When the plaintiffs still refused to sell their properties, the government created development corporation, in October 2000, voted to use eminent domain to acquire the property from those refusing to sell. By November 2000, the development corporation began condemnation proceedings on those unwilling sellers.
It should be mentioned that the development corporation will own the area scheduled for development, but lease certain lands to private developers in order to carry out their plans. To add insult to injury, the court records state that one such developer, Corcoran Jennison, is in the midst of negotiations with the city on a ninety-nine year lease on three of the parcels for the staggering amount of $1 per year.
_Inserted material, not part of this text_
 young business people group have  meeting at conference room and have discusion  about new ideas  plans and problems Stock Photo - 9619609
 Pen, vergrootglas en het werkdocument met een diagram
Kelo at 3. In turn, the development corporation is forecasting the revitalization plan to create 518-867 construction jobs, 718-1362 direct jobs, and 500-940 indirect jobs, while producing between $680,544 - $1,249,843 in property taxes, all this despite 50% of the land area expected to be tax exempt. Id.
For matters of eminent domain, the Connecticut Supreme Court held in Kelo v. City of New London that economic development, including increased tax revenues, could be considered a valid public use. Kelo at 16. But the question should not be whether the benefit amount is adequate in relation to the taking. If we allow governments to take property away from its citizens on the basis of job growth or increased tax revenue, we all become susceptible to the arbitrary whims of those in power.
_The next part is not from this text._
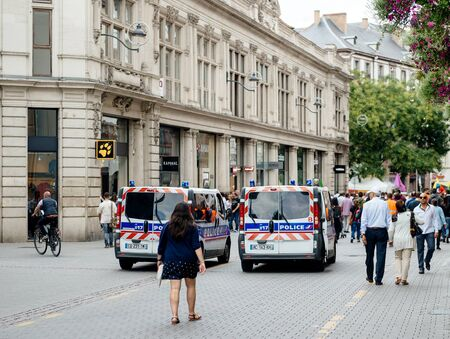 guerilla: STRASBOURG, FRANCE - SEP 12, 2015: Police van surveillance of large group of Kurdish community wave flags and banners of convicted Kurdistan Workers Party (PKK) leader Abdullah Ocalan during a demonstration calling for Ocalans release in Strasbourg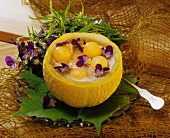 Cold melon soup with pansies in melon half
What becomes of the couple that has worked their entire life in order to enable themselves to retire to a quaint little house near the water? Are we to allow government to kick this couple out of their home because they refuse to sell to a developer who wishes to build magnificent structures that will have the effect of increased revenues to the municipality’s coffers? Should we allow the bureaucrat to deprive them of their home because he “knows best” what to do with their land? Does anyone, for a moment, believe that this is what our Founding Fathers had envisioned would be a taking for the public benefit?
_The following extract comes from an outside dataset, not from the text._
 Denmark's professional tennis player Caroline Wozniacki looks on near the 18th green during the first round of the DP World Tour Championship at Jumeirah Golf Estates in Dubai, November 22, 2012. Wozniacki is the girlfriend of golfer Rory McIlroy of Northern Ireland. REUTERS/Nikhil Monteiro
Our Founding Fathers believed that the private ownership of property was an essential part of freedom. In fact, John Adams once commented, “The moment the idea is admitted into society that property is not as sacred as the law of God, and that there is not a force of law and public justice to protect it, anarchy and tyranny commence.” We have now shattered that concept in favor of one that allows government to be the stewards of what we do with our property. I wish I could be confident that the U.S. Supreme Court, if they should address the matter of eminent domain in the near future, would find the interpretation of public use, like the one put forth by the Connecticut Supreme Court, outrageous, and rectify the situation. However, based on past decisions on eminent domain, and their recent decisions concerning campaign finance reform, not to mention their willingness to cite international law, I cannot help but lack confidence that they will uphold any semblances of individual liberty. Instead, I fear we have just witnessed yet another assault on our precious liberties.
It is time for freedom-loving Americans everywhere to assert their rights by informing their representatives that our votes can no longer be taken for granted; that we will hold their feet to the fire. If not now, when?